(Texto para leitura)
Todavia, com a nova redação do CPC de 2.015, importantes inovações foram inseridas no texto legal, sendo estas o objeto deste artigo, em especial as disposições que tratam sobre majoração, minoração, ou até, extinção das multas processuais.

Conforme entendimento majoritário, a natureza jurídica das astreintes é cominatória/ coercitiva, de caráter acessório, não tendo cunho indenizatório.

Isto posto, importante diferenciar as astreintes da multa penal, uma vez que a última trata de prévia estipulação para perdas e danos, as quais a legislação processual taxativamente autoriza cumular com as astreintes.

Conforme o processualista Fredie Didier a multa penal “tem caráter coercitivo. Nem é indenizatória, nem é punitiva. Isso significa que o seu valor reverterá à parte adversária, mas não a título de perdas e danos. O seu valor pode, por isso mesmo, cumular-se às perdas e danos (art. 461, §2º, CPC). A multa tem caráter acessório: ela existe para coagir, para convencer o devedor a cumprir a prestação.”

Sereno, portanto, que a multa não tem natureza de pena, tratando, desta forma, de instrumento que somente incidirá caso haja descumprimento de uma decisão.

Assim, antes de adentrar aos enfoques das inovações legislativas da Lei 13.105/2015 (NCPC), imperioso esclarecer que o objetivo da multa cominatória é dar maior efetividade às decisões judiciais que, por assim ser, garantem autoridade ao Poder Judiciário e a um Estado democrático de direito. Portanto, o que se pretende é dar efetividade ao processo judicial durante qualquer momento do seu trâmite, ou seja, em procedimento cognitivo, executivo, em tutela provisória ou na sentença.

(Trechos dos dados)

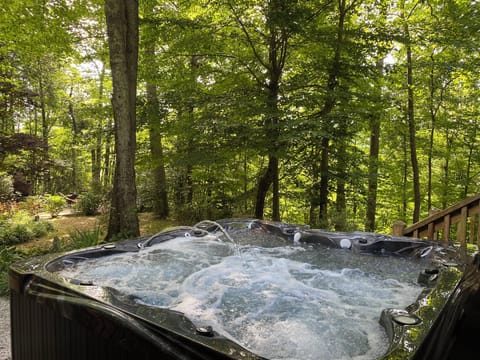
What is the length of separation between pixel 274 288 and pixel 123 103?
3046 millimetres

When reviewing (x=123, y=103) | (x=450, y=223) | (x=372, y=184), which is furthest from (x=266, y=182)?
(x=450, y=223)

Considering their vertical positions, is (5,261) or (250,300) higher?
(250,300)

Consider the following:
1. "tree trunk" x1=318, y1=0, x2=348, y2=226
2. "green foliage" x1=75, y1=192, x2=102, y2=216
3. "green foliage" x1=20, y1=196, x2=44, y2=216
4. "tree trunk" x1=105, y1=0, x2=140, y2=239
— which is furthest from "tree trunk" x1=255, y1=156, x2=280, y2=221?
"green foliage" x1=20, y1=196, x2=44, y2=216

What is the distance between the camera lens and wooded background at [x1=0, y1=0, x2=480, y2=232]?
14.4 feet

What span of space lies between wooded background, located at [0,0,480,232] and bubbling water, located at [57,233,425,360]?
1.77 m

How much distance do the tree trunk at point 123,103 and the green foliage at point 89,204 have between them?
3.63 meters

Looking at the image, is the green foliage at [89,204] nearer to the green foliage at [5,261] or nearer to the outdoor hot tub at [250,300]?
the green foliage at [5,261]

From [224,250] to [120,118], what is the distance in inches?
89.3

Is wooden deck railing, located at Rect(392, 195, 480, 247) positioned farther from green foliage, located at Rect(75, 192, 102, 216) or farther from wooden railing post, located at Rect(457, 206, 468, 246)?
green foliage, located at Rect(75, 192, 102, 216)

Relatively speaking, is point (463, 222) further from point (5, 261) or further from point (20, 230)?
point (20, 230)

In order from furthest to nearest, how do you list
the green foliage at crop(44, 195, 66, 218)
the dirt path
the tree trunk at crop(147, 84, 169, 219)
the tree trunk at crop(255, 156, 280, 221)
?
the green foliage at crop(44, 195, 66, 218)
the tree trunk at crop(147, 84, 169, 219)
the tree trunk at crop(255, 156, 280, 221)
the dirt path

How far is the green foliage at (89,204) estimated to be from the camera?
7.44 meters

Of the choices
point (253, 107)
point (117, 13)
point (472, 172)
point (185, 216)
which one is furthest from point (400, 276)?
point (472, 172)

(Suas instruções) Repita, do texto sobre as astreintes, tudo desde "Sereno, portanto, que" até "ou na sentença.". Os dados são um material à parte e não têm relação com o texto.

(Resultado do exercício)
Sereno, portanto, que a multa não tem natureza de pena, tratando, desta forma, de instrumento que somente incidirá caso haja descumprimento de uma decisão.

Assim, antes de adentrar aos enfoques das inovações legislativas da Lei 13.105/2015 (NCPC), imperioso esclarecer que o objetivo da multa cominatória é dar maior efetividade às decisões judiciais que, por assim ser, garantem autoridade ao Poder Judiciário e a um Estado democrático de direito. Portanto, o que se pretende é dar efetividade ao processo judicial durante qualquer momento do seu trâmite, ou seja, em procedimento cognitivo, executivo, em tutela provisória ou na sentença.